The proposed evaluation framework for the Social Prescribing Innovation Partnership considered in detail within the submitted report sought to explore four key questions:

1.  What is the impact for the people referred into social prescribing?

2.  What is the impact on the public service system?

3.  What is the impact on the local voluntary, community, faith and social enterprise (VCFSE) sector?

4. How effectively has the model been implemented?

 

A range of methodologies comprising quantitative measures, Social Return on Investment Modelling and qualitative engagement with key stakeholders were proposed to seek to capture impacts across the intended outcomes of social prescribing.  A budget of up to £100k had been allocated within Thriving Communities Transformation Funding as part of the business case.  A number of options as to how the Social Prescribing evaluation could be delivered had been identified and an assessment of each was presented in the submitted report -

 

Option A - To commission the whole evaluation in two parts – firstly, the quantitative and social return on investment elements and secondly, the qualitative elements. 
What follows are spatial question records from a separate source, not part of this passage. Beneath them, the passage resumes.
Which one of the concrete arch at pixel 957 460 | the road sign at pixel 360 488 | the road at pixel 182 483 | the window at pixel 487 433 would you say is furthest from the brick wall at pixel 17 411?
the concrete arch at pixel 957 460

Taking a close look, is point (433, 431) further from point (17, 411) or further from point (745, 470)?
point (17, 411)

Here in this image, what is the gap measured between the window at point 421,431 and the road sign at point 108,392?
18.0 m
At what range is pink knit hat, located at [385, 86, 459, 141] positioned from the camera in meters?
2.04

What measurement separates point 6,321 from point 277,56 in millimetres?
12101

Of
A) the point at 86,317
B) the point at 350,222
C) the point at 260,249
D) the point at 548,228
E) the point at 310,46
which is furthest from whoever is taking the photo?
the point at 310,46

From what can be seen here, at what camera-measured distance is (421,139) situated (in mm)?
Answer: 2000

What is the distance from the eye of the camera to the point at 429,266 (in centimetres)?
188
Option B - To engage an evaluation partner to deliver the qualitative and social return on investment elements of the evaluation while using existing in-house resources to deliver the quantitative elements. 
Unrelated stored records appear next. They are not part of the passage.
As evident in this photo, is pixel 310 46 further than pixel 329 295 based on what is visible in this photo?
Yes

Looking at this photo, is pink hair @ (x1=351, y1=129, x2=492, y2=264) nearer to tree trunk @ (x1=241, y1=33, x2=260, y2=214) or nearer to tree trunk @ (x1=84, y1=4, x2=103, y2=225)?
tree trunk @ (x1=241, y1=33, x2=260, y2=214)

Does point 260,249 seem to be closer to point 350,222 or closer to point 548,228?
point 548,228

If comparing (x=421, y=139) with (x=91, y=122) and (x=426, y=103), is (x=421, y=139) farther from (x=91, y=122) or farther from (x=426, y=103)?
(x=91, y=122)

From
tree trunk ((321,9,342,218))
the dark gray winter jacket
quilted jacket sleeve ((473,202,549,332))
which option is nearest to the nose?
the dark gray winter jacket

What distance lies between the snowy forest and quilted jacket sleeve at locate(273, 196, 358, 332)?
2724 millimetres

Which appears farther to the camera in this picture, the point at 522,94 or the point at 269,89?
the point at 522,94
Option C - To appoint to a post within the Thriving Communities team to deliver the whole evaluation. 

 

A Member queried the nature of the proposed evaluation, asking whether the assessment could be achieved through other forms of analysis, including the setting of key performance indicators and developing in-house capacity.  The Board was asked to note that funding had already been identified and approved within the business plan and that a specific skill set, not necessarily available currently, was required to undertake the evaluation.  It was also suggested that an external view would add credibility to the evaluation results and noted to the Board that the NHS was increasingly seeking University inputs into evaluation exercises to ensure rigour. 

 

RESOLVED that the proposed evaluation framework for the Social Prescribing Innovation Partnership be agreed, the evaluation methodology to be agreed subject to considerations by the Strategic Director (Reform) in consultation with the Cabinet Member for Health and Social Care as to reducing costs on the exercise and how in-house capacity could be drawn upon and developed to contribute to support the evaluation.